== Segment start ==

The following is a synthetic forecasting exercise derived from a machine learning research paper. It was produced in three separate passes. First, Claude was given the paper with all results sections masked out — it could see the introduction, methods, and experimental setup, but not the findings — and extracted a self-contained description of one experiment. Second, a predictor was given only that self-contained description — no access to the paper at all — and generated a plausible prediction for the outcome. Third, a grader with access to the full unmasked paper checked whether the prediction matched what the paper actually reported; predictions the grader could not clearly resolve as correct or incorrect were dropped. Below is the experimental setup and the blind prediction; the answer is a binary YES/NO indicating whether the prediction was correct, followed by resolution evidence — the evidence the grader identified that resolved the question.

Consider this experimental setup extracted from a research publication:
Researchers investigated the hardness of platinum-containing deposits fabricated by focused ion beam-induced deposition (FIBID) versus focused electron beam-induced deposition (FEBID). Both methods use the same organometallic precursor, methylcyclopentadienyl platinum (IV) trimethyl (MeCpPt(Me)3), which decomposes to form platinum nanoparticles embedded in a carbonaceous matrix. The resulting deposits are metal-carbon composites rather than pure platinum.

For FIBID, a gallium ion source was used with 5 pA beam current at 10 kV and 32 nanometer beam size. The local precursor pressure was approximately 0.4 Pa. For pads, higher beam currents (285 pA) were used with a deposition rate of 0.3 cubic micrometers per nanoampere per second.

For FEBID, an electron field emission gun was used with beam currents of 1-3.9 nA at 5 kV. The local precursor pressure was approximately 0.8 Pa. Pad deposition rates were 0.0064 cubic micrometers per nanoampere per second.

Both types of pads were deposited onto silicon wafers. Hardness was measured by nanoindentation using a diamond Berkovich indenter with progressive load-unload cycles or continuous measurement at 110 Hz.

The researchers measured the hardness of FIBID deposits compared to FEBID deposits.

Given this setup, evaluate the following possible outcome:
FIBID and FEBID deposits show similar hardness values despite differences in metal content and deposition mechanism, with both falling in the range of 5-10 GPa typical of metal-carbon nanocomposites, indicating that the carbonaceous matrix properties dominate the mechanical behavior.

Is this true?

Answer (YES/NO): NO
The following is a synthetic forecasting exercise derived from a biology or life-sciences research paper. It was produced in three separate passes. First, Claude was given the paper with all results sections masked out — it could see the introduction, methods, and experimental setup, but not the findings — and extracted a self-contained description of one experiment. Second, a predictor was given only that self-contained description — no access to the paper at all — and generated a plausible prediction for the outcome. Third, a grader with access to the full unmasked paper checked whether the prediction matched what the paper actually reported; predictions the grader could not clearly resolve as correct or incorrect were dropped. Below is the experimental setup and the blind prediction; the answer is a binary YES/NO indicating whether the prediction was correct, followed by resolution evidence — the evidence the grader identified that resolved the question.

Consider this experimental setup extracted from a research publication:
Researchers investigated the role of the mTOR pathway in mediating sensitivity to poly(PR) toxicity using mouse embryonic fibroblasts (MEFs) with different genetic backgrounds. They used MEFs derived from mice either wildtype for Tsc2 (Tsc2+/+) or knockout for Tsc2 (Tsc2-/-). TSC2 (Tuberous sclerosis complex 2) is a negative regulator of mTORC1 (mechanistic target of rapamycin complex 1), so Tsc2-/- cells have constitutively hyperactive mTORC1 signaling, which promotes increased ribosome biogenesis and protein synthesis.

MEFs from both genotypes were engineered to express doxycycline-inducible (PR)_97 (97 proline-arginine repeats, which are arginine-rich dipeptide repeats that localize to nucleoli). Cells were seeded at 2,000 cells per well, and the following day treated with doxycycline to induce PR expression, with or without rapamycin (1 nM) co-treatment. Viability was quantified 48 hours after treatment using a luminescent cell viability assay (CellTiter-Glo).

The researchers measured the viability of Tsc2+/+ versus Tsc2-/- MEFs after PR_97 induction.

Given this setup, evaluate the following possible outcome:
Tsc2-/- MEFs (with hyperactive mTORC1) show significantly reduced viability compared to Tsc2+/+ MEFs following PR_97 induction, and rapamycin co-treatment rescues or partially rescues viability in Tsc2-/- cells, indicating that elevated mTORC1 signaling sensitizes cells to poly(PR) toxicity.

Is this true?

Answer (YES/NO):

== Segment end ==

Copy the records above exactly as they appear.

## Worked solution
The following is a synthetic forecasting exercise derived from a machine learning research paper. It was produced in three separate passes. First, Claude was given the paper with all results sections masked out — it could see the introduction, methods, and experimental setup, but not the findings — and extracted a self-contained description of one experiment. Second, a predictor was given only that self-contained description — no access to the paper at all — and generated a plausible prediction for the outcome. Third, a grader with access to the full unmasked paper checked whether the prediction matched what the paper actually reported; predictions the grader could not clearly resolve as correct or incorrect were dropped. Below is the experimental setup and the blind prediction; the answer is a binary YES/NO indicating whether the prediction was correct, followed by resolution evidence — the evidence the grader identified that resolved the question.

Consider this experimental setup extracted from a research publication:
Researchers investigated the hardness of platinum-containing deposits fabricated by focused ion beam-induced deposition (FIBID) versus focused electron beam-induced deposition (FEBID). Both methods use the same organometallic precursor, methylcyclopentadienyl platinum (IV) trimethyl (MeCpPt(Me)3), which decomposes to form platinum nanoparticles embedded in a carbonaceous matrix. The resulting deposits are metal-carbon composites rather than pure platinum.

For FIBID, a gallium ion source was used with 5 pA beam current at 10 kV and 32 nanometer beam size. The local precursor pressure was approximately 0.4 Pa. For pads, higher beam currents (285 pA) were used with a deposition rate of 0.3 cubic micrometers per nanoampere per second.

For FEBID, an electron field emission gun was used with beam currents of 1-3.9 nA at 5 kV. The local precursor pressure was approximately 0.8 Pa. Pad deposition rates were 0.0064 cubic micrometers per nanoampere per second.

Both types of pads were deposited onto silicon wafers. Hardness was measured by nanoindentation using a diamond Berkovich indenter with progressive load-unload cycles or continuous measurement at 110 Hz.

The researchers measured the hardness of FIBID deposits compared to FEBID deposits.

Given this setup, evaluate the following possible outcome:
FIBID and FEBID deposits show similar hardness values despite differences in metal content and deposition mechanism, with both falling in the range of 5-10 GPa typical of metal-carbon nanocomposites, indicating that the carbonaceous matrix properties dominate the mechanical behavior.

Is this true?

Answer (YES/NO): NO
The following is a synthetic forecasting exercise derived from a biology or life-sciences research paper. It was produced in three separate passes. First, Claude was given the paper with all results sections masked out — it could see the introduction, methods, and experimental setup, but not the findings — and extracted a self-contained description of one experiment. Second, a predictor was given only that self-contained description — no access to the paper at all — and generated a plausible prediction for the outcome. Third, a grader with access to the full unmasked paper checked whether the prediction matched what the paper actually reported; predictions the grader could not clearly resolve as correct or incorrect were dropped. Below is the experimental setup and the blind prediction; the answer is a binary YES/NO indicating whether the prediction was correct, followed by resolution evidence — the evidence the grader identified that resolved the question.

Consider this experimental setup extracted from a research publication:
Researchers investigated the role of the mTOR pathway in mediating sensitivity to poly(PR) toxicity using mouse embryonic fibroblasts (MEFs) with different genetic backgrounds. They used MEFs derived from mice either wildtype for Tsc2 (Tsc2+/+) or knockout for Tsc2 (Tsc2-/-). TSC2 (Tuberous sclerosis complex 2) is a negative regulator of mTORC1 (mechanistic target of rapamycin complex 1), so Tsc2-/- cells have constitutively hyperactive mTORC1 signaling, which promotes increased ribosome biogenesis and protein synthesis.

MEFs from both genotypes were engineered to express doxycycline-inducible (PR)_97 (97 proline-arginine repeats, which are arginine-rich dipeptide repeats that localize to nucleoli). Cells were seeded at 2,000 cells per well, and the following day treated with doxycycline to induce PR expression, with or without rapamycin (1 nM) co-treatment. Viability was quantified 48 hours after treatment using a luminescent cell viability assay (CellTiter-Glo).

The researchers measured the viability of Tsc2+/+ versus Tsc2-/- MEFs after PR_97 induction.

Given this setup, evaluate the following possible outcome:
Tsc2-/- MEFs (with hyperactive mTORC1) show significantly reduced viability compared to Tsc2+/+ MEFs following PR_97 induction, and rapamycin co-treatment rescues or partially rescues viability in Tsc2-/- cells, indicating that elevated mTORC1 signaling sensitizes cells to poly(PR) toxicity.

Is this true?

Answer (YES/NO):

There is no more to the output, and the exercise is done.